Miliardi e miliardi di pugni, da cui distilli i più importanti che rintracci o ricordi o rievochi dando loro un contorno, colorando il bianco e nero. Monzon-Griffith, 25 settembre 1971, Buenos Aires, round 14, minuto 2’ 30”. Gancio destro, gancio sinistro, nessuna tregua, l’argentino suona Emile come una campana. Una enciclopedia a duecento volumi, un album con migliaia di immagini, un percorso sensoriale a quattro dimensioni tra suoni e umori. Ali-Foreman, 30 ottobre 1974, Kinshasa, round 8, minuto 2’ 47”. Un destro e un sinistro, nella stessa frazione di secondo, entrambi sulla faccia di George Foreman. L’incontro finisce dieci secondi più tardi, il tempo che l’arbitro conti fino a dieci, appunto. Una teoria infinita di colpi che fanno la storia dello sport, punteggiano l’epica del pugilato, chiamano l’applauso, spezzano il fiato, spaventano ed esaltano. Hearns-Duran, 15 giugno 1984, Las Vegas, round 2, minuto 0’ 58”. Gancio destro di Hearns, spaventoso, con Duran già alle corde. «Mano de Pedra» cade in avanti, di faccia, e crolla sul tappeto. Frammenti di grande boxe. Invenzioni dei migliori interpreti. A cui un giorno si aggiunge questo: Parisi-Dumitrescu, 2 ottobre 1988, round 1, minuto 1’ 41”. Un sinistro, uno in più, da non dimenticare.
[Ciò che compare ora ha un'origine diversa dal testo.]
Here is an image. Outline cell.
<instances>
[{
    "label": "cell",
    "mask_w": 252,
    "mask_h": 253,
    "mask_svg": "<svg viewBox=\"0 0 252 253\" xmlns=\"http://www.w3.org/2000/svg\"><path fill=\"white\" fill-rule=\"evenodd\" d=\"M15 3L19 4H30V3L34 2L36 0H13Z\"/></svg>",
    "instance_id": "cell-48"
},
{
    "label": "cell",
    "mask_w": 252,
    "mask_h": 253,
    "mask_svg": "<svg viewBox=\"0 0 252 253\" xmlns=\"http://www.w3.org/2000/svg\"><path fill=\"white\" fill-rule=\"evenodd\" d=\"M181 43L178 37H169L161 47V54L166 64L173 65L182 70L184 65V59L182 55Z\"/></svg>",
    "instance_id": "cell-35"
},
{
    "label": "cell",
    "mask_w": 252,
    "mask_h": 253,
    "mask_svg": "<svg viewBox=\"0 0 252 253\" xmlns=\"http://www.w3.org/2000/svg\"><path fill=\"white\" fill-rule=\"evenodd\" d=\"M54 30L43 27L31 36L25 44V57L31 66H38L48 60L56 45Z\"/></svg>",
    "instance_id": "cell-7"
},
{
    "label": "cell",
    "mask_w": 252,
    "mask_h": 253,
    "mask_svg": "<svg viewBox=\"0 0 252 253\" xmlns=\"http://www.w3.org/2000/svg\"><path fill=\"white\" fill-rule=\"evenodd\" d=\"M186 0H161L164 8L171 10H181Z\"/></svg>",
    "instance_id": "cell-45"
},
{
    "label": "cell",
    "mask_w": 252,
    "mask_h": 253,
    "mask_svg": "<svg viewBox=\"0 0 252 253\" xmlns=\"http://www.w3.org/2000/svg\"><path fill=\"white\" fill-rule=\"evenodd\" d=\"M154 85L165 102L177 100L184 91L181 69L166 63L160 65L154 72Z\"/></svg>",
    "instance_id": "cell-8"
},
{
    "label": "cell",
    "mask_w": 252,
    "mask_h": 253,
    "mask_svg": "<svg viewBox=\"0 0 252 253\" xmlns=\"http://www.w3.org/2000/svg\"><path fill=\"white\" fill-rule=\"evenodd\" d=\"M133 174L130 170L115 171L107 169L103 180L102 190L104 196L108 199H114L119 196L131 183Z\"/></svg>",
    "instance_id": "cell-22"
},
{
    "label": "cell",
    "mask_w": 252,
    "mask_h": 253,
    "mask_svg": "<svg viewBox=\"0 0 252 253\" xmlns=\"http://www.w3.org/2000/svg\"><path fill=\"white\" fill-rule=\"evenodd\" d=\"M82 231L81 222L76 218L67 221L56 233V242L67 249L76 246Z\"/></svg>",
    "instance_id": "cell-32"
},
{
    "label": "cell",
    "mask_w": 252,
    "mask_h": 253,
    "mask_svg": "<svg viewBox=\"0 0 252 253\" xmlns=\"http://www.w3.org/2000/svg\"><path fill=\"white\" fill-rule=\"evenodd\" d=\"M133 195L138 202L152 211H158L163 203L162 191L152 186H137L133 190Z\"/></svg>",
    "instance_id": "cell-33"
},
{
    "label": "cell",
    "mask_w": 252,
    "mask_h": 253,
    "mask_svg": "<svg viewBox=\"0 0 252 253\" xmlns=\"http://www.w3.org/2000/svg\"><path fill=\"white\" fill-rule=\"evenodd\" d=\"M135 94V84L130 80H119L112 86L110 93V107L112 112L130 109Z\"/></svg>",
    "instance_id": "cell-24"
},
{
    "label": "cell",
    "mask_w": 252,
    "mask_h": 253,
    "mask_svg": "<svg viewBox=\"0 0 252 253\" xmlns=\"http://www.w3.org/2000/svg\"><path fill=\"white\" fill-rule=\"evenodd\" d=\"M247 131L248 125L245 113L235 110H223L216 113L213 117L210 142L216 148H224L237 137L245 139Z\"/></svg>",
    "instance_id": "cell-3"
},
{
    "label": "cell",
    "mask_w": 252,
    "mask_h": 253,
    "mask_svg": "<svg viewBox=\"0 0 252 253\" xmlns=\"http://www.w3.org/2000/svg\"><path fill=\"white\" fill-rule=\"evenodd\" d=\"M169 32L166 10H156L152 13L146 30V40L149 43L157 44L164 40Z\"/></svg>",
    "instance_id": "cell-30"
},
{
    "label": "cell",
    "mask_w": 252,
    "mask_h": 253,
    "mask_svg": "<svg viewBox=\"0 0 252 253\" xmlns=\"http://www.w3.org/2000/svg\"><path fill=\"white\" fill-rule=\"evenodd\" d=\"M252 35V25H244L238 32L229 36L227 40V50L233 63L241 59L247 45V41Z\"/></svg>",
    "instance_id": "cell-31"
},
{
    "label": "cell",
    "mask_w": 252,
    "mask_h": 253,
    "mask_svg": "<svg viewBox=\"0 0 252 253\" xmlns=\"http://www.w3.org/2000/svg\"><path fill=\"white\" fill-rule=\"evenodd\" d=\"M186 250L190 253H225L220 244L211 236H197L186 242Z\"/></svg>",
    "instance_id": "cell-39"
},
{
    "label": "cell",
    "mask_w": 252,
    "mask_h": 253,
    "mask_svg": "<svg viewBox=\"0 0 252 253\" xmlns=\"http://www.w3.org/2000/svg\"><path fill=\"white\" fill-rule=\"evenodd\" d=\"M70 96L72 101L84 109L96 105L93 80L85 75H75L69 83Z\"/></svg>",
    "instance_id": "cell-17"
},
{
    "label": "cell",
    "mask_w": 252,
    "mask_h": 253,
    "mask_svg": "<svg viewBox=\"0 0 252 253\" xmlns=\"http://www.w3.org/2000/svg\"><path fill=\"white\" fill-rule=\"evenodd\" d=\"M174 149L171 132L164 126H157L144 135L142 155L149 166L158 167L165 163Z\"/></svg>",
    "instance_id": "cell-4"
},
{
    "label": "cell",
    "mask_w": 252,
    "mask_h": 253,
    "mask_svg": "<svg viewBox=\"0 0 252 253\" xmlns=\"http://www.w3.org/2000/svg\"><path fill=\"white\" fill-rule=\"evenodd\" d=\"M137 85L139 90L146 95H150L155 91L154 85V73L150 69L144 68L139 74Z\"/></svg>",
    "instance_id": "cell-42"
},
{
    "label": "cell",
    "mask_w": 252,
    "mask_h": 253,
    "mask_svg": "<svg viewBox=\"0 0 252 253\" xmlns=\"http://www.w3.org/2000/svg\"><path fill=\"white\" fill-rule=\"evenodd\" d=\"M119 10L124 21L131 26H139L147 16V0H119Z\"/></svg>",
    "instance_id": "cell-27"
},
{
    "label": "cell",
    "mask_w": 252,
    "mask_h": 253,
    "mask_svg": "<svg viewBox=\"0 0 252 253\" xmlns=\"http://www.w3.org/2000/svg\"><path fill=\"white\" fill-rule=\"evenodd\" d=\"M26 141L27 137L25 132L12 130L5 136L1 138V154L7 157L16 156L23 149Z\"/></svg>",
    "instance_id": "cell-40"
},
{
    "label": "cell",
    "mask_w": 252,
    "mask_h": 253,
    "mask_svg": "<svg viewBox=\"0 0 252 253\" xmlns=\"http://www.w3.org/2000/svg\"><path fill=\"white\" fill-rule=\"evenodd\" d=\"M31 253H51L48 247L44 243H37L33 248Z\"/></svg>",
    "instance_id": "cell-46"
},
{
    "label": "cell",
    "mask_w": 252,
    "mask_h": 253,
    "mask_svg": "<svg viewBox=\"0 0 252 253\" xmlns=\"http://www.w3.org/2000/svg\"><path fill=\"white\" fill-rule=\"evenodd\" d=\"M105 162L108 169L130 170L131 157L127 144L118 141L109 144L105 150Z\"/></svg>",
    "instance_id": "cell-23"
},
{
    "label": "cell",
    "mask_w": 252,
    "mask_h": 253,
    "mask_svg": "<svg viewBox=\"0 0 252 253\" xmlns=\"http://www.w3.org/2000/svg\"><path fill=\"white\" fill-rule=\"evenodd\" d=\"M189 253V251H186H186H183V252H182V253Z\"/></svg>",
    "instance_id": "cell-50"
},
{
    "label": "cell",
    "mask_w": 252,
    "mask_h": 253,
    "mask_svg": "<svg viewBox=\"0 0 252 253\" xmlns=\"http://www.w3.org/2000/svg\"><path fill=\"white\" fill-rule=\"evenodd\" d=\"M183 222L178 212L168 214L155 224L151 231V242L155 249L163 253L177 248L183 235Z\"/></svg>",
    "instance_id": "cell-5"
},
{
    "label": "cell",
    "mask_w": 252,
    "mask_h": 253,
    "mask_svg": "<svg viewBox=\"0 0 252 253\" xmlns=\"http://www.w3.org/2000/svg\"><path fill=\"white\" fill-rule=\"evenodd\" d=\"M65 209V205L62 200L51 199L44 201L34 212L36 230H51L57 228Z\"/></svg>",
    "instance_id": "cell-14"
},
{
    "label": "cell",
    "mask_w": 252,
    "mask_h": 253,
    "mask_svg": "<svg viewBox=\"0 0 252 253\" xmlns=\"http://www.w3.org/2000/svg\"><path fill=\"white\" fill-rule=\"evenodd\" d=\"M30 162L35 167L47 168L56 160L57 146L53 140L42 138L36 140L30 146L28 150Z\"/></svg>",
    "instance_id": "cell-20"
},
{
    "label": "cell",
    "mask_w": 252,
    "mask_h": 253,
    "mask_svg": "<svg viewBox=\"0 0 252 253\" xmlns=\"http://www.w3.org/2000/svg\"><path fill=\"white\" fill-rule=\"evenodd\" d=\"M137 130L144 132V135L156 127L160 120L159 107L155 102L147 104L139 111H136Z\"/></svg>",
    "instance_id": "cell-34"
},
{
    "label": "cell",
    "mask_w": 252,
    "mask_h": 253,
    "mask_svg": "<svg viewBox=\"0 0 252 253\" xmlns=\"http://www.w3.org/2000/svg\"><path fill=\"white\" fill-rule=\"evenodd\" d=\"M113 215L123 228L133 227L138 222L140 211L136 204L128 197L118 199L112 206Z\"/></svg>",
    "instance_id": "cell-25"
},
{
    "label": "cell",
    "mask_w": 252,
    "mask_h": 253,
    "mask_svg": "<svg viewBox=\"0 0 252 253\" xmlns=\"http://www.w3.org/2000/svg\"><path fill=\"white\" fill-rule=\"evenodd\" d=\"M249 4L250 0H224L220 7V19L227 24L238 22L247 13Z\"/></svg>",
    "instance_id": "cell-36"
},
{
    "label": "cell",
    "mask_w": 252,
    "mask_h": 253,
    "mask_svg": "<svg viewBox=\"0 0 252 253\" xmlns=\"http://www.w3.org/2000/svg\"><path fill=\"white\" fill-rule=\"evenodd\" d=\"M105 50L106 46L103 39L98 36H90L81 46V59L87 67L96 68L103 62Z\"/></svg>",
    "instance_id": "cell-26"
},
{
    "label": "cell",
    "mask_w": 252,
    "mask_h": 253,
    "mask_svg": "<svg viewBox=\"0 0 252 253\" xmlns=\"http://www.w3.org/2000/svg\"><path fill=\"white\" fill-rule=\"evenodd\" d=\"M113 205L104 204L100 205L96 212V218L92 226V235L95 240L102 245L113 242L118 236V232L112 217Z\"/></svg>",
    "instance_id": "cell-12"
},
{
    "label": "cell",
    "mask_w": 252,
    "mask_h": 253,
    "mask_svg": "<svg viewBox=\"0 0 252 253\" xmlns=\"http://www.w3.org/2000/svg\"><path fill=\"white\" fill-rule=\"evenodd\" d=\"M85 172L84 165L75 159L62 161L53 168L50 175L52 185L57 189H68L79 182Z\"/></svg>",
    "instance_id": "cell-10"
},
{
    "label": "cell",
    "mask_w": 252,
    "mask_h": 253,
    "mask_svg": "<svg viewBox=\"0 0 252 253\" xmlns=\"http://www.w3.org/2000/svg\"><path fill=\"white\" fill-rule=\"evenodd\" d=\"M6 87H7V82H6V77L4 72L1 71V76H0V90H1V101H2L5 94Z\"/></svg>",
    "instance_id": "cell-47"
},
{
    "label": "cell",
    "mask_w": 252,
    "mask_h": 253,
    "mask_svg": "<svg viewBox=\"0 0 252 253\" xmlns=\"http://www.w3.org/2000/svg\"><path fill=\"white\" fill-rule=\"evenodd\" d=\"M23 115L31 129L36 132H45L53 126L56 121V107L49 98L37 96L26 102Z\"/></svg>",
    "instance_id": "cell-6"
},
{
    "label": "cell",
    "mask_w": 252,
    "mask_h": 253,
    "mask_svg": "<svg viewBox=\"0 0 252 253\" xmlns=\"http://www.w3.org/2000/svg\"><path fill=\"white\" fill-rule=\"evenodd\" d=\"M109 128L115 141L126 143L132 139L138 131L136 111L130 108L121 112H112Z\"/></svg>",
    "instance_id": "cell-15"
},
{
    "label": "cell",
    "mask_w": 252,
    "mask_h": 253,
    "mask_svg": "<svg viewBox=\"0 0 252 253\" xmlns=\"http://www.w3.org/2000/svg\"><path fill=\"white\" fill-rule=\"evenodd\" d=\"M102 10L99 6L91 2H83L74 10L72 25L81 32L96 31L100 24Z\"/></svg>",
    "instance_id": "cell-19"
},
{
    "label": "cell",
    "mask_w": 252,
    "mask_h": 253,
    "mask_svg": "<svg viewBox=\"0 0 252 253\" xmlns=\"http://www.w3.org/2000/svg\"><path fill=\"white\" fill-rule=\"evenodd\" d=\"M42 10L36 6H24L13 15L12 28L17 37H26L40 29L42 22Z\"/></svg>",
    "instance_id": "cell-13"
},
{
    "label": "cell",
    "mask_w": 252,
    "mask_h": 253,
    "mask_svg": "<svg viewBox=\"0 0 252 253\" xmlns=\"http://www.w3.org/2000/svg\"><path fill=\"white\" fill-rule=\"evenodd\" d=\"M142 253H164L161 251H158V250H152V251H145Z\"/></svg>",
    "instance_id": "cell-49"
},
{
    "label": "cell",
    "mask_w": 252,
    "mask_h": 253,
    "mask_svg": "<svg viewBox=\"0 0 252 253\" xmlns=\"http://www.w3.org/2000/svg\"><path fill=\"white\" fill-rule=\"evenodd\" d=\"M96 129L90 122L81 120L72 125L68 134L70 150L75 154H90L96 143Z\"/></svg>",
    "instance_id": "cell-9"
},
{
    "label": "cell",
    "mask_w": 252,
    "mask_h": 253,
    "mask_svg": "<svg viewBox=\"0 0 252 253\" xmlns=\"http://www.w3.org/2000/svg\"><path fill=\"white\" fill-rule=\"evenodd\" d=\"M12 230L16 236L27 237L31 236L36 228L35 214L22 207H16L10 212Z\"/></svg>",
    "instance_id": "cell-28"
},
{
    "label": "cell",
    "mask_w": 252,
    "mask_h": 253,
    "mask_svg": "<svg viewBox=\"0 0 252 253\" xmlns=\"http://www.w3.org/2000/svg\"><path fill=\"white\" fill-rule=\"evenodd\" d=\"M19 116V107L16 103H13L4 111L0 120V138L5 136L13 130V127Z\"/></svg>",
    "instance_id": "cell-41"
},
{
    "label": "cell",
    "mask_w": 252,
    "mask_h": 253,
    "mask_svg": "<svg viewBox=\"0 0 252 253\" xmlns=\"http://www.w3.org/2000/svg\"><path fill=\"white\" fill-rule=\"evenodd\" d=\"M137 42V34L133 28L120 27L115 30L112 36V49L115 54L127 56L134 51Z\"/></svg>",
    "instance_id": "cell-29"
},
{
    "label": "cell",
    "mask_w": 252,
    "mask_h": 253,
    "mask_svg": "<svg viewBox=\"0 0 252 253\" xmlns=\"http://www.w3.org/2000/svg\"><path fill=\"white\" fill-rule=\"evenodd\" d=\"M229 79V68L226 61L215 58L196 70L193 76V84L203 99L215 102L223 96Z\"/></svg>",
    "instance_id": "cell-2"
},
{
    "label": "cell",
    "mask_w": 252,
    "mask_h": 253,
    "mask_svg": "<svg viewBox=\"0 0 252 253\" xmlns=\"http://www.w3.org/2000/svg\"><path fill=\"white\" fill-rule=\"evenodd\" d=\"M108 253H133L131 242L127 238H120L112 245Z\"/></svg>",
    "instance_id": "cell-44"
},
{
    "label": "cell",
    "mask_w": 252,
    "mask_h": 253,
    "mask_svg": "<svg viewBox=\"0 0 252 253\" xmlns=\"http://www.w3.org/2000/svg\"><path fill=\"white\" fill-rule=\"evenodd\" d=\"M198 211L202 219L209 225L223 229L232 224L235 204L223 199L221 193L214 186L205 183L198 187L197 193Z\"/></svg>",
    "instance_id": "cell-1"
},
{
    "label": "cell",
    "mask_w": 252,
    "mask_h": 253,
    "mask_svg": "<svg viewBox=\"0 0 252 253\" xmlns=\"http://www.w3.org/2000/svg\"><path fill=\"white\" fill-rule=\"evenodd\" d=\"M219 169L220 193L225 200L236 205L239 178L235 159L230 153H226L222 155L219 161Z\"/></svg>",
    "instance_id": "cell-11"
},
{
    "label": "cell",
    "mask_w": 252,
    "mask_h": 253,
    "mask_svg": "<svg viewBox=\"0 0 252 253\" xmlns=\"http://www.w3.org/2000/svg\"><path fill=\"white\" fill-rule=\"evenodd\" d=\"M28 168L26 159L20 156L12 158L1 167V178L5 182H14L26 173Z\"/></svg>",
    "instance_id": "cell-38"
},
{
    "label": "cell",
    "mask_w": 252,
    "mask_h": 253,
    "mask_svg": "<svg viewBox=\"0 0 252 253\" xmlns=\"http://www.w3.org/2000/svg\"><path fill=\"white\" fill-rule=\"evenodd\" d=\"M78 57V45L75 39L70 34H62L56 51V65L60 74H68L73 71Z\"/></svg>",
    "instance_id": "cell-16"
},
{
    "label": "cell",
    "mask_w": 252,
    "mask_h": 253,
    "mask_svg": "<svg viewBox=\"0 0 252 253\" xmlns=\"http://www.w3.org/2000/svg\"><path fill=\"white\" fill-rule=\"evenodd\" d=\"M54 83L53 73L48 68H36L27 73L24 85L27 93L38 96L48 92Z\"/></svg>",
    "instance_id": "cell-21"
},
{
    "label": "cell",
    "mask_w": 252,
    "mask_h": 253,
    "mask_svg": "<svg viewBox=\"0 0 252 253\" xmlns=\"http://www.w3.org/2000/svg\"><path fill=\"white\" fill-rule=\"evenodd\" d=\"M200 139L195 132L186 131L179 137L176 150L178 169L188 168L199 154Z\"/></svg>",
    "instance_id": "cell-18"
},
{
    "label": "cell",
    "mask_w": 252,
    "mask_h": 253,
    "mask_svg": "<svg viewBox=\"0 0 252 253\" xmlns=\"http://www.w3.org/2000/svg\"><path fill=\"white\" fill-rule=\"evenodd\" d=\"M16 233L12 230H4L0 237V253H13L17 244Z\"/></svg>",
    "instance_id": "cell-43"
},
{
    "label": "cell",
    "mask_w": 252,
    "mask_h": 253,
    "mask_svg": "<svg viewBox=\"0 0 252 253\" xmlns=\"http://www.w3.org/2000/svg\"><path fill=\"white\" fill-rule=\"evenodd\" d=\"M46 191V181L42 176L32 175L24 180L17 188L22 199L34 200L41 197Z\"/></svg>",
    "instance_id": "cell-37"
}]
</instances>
Un sinistro. Non un pugno normale. Normalmente bello, o normalmente potente. Un pugno speciale. Vale una medaglia d’oro olimpica — e questo basterebbe a isolarne il valore — e sfugge a ogni spiegazione. Che non è solo tecnica, non sarebbe giusto. Deve essere anche intima, spirituale, assoluta. Ogni pugile tira milioni di pugni. Su avversari, sparring, sacchi, punching-ball. Come i calciatori tirano milioni di calci al pallone, eccetera. Ci sarà sempre qualcuno che ti chiederà a fine carriera di ricordarti di un pugno o di un calcio. Tu ci penserai, selezionerai, spremerai. Ti resterà poco in mano, il meglio. Ecco, in quel pugno c’è il meglio di Giovanni Parisi. Ne avrà anche tirati di più forti o di più redditizi. Ma Parisi è quel pugno. È il pugno — manifesto, eppure invisibile — che lo rivela al mondo. E per scoprire da dove è arrivato (da dove è arrivato davvero) è inutile guardare e riguardare quel filmato. Bisogna partire dall’inizio. Che non è a Vibo Valentia, il 2 dicembre 1967. Ma è a Voghera, una mattina dell’autunno 1978."